The Throckmorton Plot

 (1583)

The Catholic son of the disgraced Chief Justice Sir John Throckmorton, Francis Throckmorton spends the early 1580s on the Continent. He then returns to act as a go-between for Mary Stuart and Bernardino de Mendoza, the Spanish Ambassador in London.

Throckmorton was arrested in Nov 1583 by Sir Francis Walsingham’s agents, and a list of Catholic conspirators and details of ports to be used in a possible invasion were found.  His brother Thomas Throckmorton, along with his brothers-in-law Sir William Catesby and Sir Thomas Tresham, were amongst the leading rebels. Under torture he revealed a plot to invade England with the help of foreign troops and place Mary on the throne, naming several allies in his confession. Throckmorton was executed and Mendoza was sent back to Spain threatening to return with an army.
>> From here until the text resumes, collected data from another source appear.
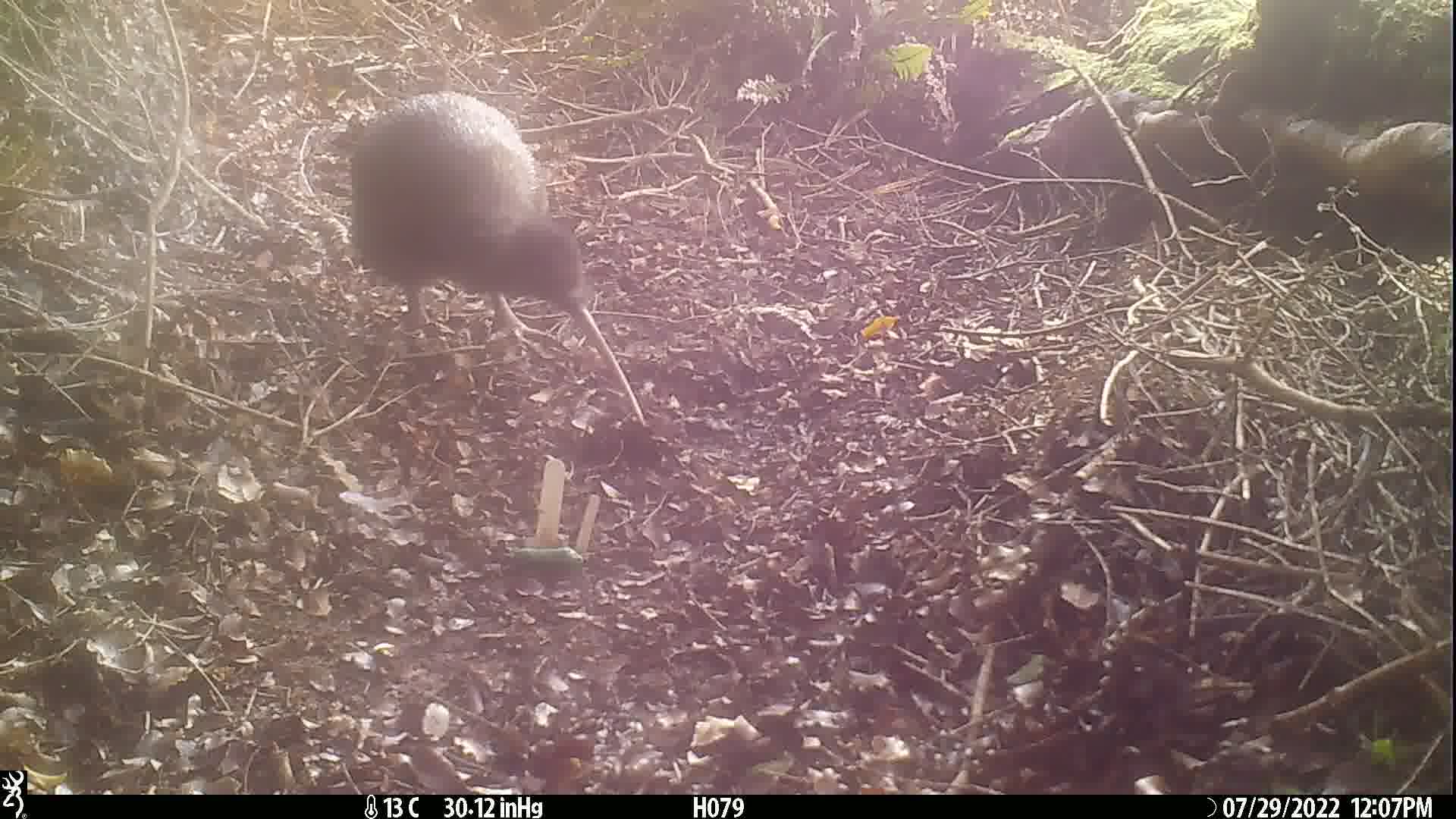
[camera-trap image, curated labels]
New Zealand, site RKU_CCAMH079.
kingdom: Animalia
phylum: Chordata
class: Aves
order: Apterygiformes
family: Apterygidae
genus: Apteryx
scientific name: Apteryx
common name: kiwi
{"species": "kiwi (Apteryx)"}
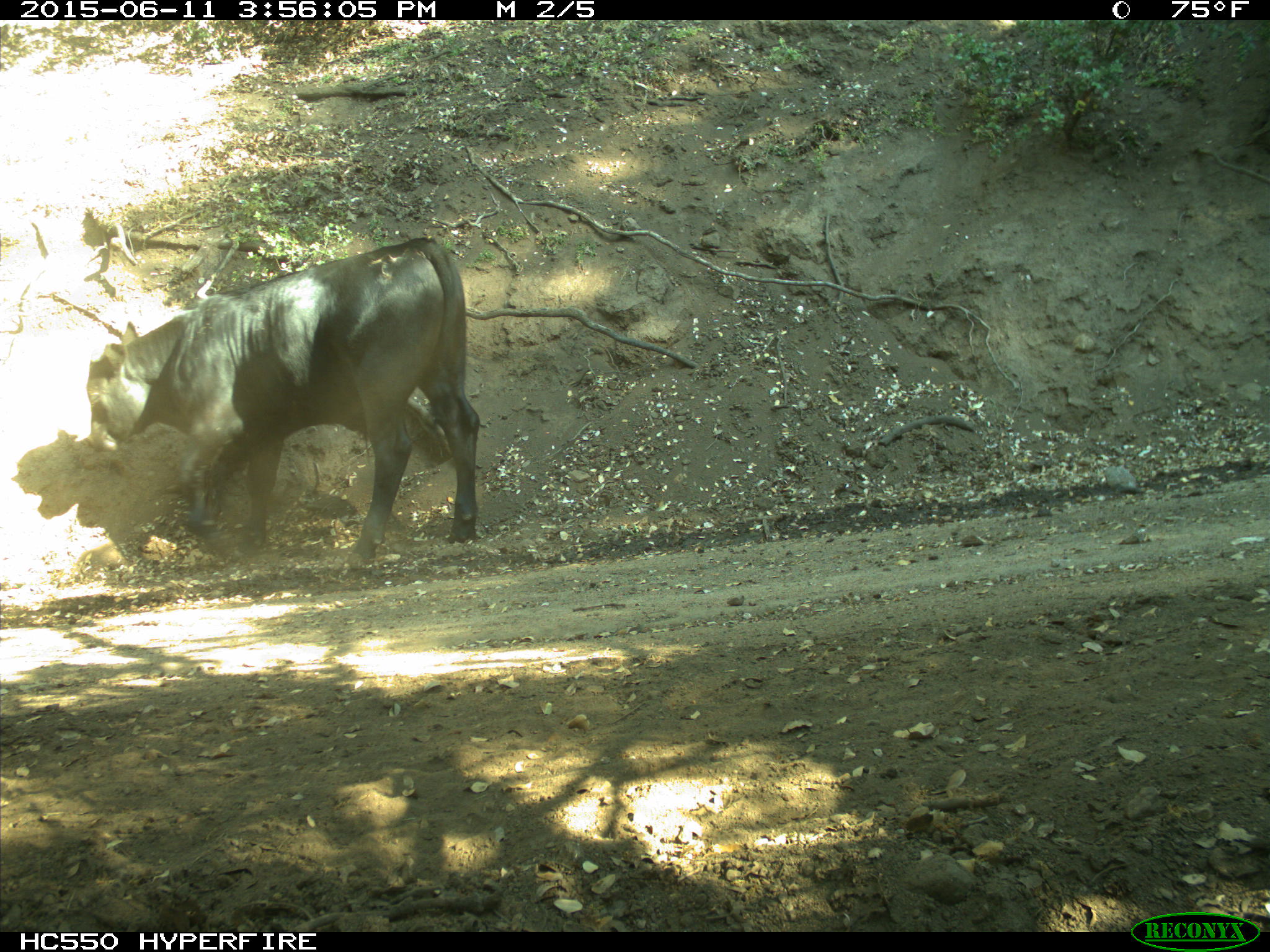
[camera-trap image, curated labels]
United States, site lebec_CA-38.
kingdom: Animalia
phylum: Chordata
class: Mammalia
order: Artiodactyla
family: Bovidae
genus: Bos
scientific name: Bos taurus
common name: domestic cow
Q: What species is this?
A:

Panicky Londoners knelt in the streets to give thanks for the Queen’s delivery, and the Privy Council, her executive body, convinced Parliament to pass the Bond of Association in 1584, calling on all Englishmen to take an oath to seek out and kill anyone plotting to murder the Queen within the realm and without.

Mary Stuart was also shown a copy of the document so that she could be left in no doubt that she would be engulfed in the wave of vengeance that would sweep England if any harm came to Elizabeth. With grim satisfaction, Walsingham instructed her custodian to have "some good regard. . . both to her countenance and speech after the perusing thereof", but if he had hoped that Mary would be abashed to see what primitive passions had been aroused in the name of the Queen's safety, he was in for a disappointment. Far from being discomfited, with typical aplomb Mary appended her own name to the document.

Again, Parliament and Council believed the Queen of Scots should be executed. Again, Elizabeth refused to admit that Mary had been plotting against her.